§ **Task goal**
Please rewrite the data between the lines holding "Javier Ruiz, Isabel D&iacute;az Ayuso" and "2014 Subaru WRX - Thumbnail", inclusive, as a numbered list, skipping any blank lines and leaving the pictures out.

§ **The data**
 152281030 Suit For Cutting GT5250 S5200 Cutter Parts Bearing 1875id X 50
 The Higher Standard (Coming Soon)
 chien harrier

...

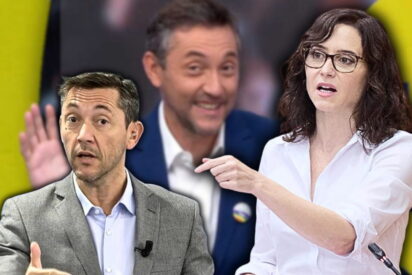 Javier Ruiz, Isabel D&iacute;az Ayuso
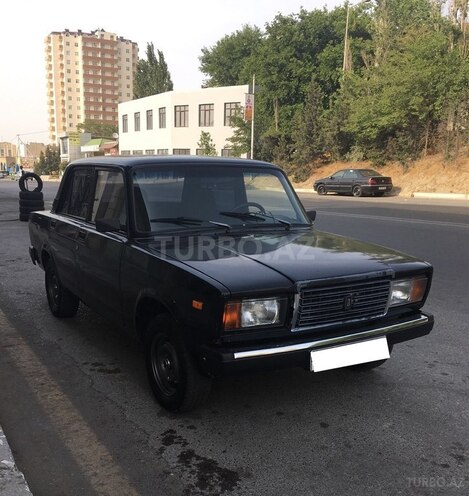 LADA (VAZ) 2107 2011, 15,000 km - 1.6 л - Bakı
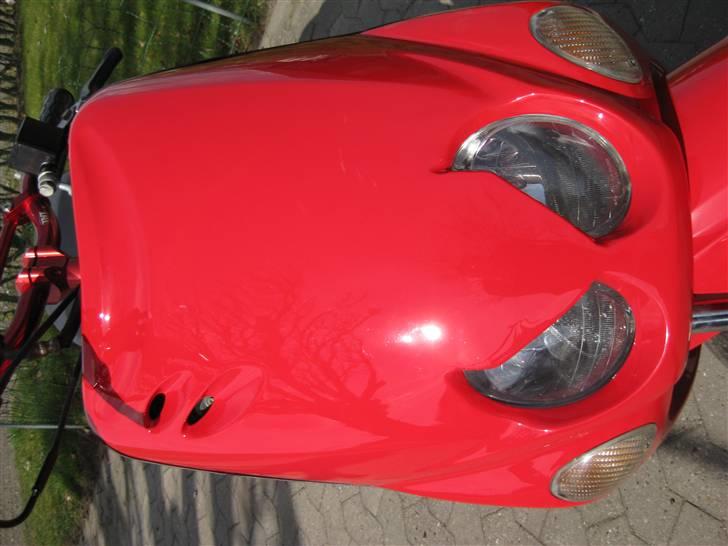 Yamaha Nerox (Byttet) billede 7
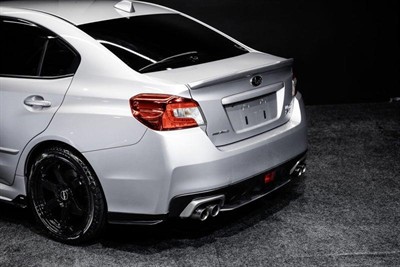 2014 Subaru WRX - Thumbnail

§ **Answer for the task**
1.  Javier Ruiz, Isabel D&iacute;az Ayuso
2.  LADA (VAZ) 2107 2011, 15,000 km - 1.6 л - Bakı
3.  Yamaha Nerox (Byttet) billede 7
4.  2014 Subaru WRX - Thumbnail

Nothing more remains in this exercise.